So i have dug out the akismet module I was working on a long time back and decided to investigate it a little further ( gives me something to do while I'm away ).
basically I'm after some thoughts, idea's, abuse on what should be there, shouldn't be there.Basically any thoughts that may help me. (and don't be shy to yell out if your interested in helping)
easiest way is a list of thoughts so far i suppose.

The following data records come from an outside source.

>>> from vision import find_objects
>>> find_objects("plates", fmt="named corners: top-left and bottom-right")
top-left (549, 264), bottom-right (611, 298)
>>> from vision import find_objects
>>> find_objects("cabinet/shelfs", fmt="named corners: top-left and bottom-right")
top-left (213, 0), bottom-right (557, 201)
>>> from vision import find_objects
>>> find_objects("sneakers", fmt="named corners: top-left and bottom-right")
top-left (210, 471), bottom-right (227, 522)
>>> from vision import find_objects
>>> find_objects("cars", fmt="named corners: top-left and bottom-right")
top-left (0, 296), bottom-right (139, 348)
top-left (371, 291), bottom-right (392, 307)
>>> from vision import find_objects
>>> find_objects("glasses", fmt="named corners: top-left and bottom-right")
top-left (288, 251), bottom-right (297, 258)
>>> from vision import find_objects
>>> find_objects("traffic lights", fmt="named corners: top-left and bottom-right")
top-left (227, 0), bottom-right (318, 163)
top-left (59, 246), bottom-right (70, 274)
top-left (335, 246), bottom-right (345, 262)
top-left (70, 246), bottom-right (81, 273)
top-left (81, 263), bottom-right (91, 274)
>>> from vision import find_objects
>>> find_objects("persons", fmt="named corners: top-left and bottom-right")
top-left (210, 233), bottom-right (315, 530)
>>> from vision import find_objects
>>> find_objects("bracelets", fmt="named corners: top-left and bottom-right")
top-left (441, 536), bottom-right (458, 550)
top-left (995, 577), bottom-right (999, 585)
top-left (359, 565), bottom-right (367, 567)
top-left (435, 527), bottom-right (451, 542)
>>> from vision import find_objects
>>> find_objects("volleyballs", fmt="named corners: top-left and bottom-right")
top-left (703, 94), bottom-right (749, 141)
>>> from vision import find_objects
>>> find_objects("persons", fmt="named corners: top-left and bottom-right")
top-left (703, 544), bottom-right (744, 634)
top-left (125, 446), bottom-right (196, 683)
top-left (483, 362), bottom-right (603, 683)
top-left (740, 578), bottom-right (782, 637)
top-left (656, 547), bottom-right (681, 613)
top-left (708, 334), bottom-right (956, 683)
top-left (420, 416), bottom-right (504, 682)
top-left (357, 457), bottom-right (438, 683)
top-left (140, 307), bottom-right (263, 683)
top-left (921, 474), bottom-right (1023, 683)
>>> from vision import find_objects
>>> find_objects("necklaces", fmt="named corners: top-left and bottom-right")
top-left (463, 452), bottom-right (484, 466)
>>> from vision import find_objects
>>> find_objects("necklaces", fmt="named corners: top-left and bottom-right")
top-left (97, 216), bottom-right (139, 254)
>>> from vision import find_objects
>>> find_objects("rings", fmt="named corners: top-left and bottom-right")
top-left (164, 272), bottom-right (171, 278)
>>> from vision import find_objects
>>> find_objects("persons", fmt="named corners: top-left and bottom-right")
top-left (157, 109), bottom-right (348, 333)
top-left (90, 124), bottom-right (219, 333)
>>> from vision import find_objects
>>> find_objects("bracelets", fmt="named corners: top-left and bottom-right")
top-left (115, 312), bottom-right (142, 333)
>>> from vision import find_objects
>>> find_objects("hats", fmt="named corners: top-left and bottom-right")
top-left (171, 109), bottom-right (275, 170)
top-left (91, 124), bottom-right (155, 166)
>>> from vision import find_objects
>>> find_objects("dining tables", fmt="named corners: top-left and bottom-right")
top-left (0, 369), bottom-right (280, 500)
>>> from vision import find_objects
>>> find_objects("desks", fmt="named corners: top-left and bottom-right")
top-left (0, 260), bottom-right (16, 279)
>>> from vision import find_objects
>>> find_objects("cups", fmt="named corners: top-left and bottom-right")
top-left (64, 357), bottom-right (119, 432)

a way to submit missed spam
a way to submit false positives (ham)
Key Verification
Include all $_SERVER i.e akismet would like this
I was using a class I found but decided to start fresh with functions, I have got as far as;
checking a connection is possible to akismet servers.
checking key verification
checking if a comment is spam or ham (all $_SERVER is included)
This function sends the POST request to akismet with a timeout of 3 seconds (The timeout could be made configurable???). The HTTP request is constructed with full headers. The response headers are discarded and the function returns the body of the response.
Code:
function rnAkismet_http_post($request, $host, $path) {
The key verification call should be made before beginning to use the service. It requires two variables, key and blog.
key (required)
The API key being verified for use with the API
blog (required)
The front page or home URL of the instance making the request. For a blog, site, or wiki this would be the front page. Note: Must be a full URI, including
Only registered users can see links on this board! Get registered or login to the forums!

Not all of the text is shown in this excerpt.